Fluid detection in carbonate rocks by integrating well logs and seismic attributes

It has been well documented that the pre-stack seismic attributes can be an efficient tool for hydrocarbon exploration and pore fluid detection using techniques like Amplitude Versus Offset (AVO) analysis. These studies mainly focus on siliciclastics rather than carbonates as fluid effects in carbonate rocks can be masked by their complex pore structure. These fluid detection seismic attributes usually reside on a linear background model for P- and S-velocities of the water-saturated rocks, and any deviation from this trend is assigned to the possible pore fluid changes. This means that fake (or even missed) fluid effects can be detected in carbonate rocks if the fluid detection seismic attributes, which designed for siliciclastics, are used. This can mainly be related to the nonlinearity of background model in carbonates due to their varying pore structure.
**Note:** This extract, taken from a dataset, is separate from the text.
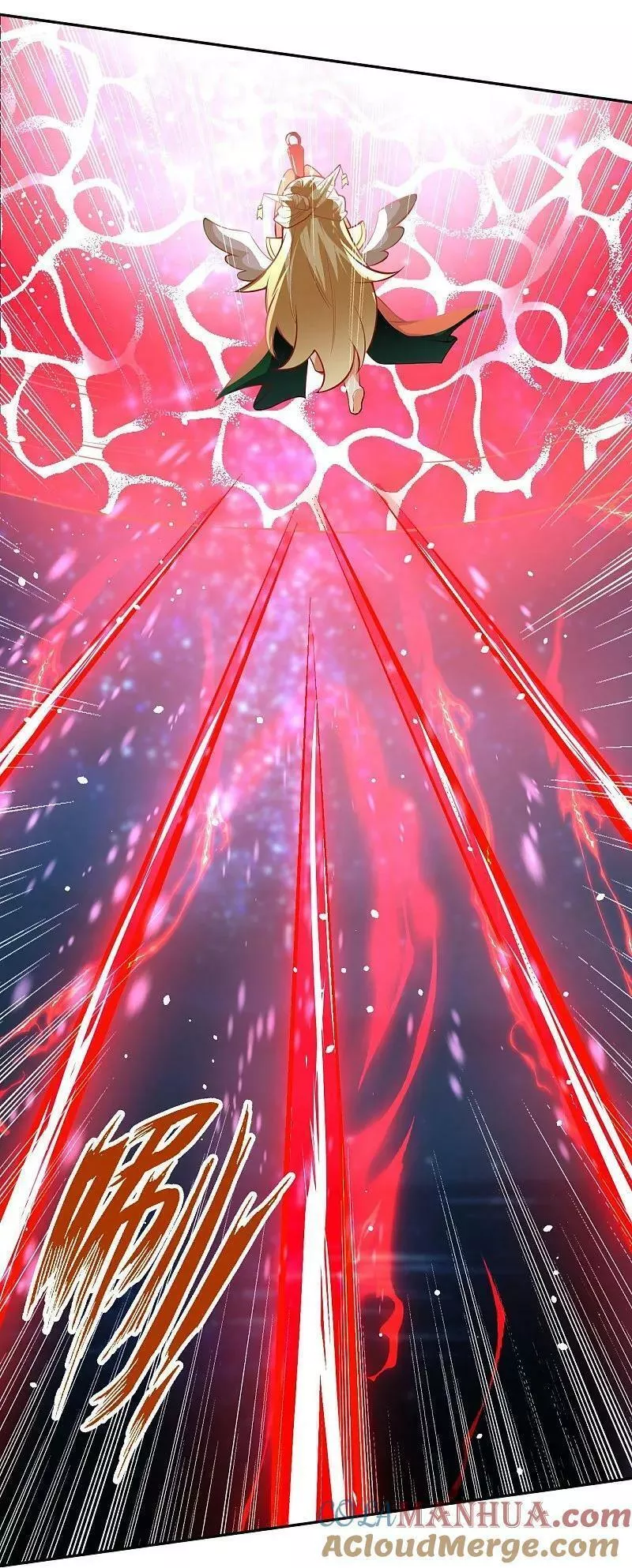 逆天邪神~漫画,第625话 要吃小孩了5图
In this study, both well logs and seismic data from a carbonate sequence are used to show that the correlation between P- and S-velocities in water-saturated carbonates becomes more linear when considering P-velocity squared versus the product of the P- and S-velocities. Furthermore, this linear version is used for detecting the fluid anomalies, and being compared with other various fluid factors to highlight the gas saturated interval. The modified fluid attribute displays the gas-saturation brighter than the alternatives, although, in this case, all the studied indicators perform well and consistently.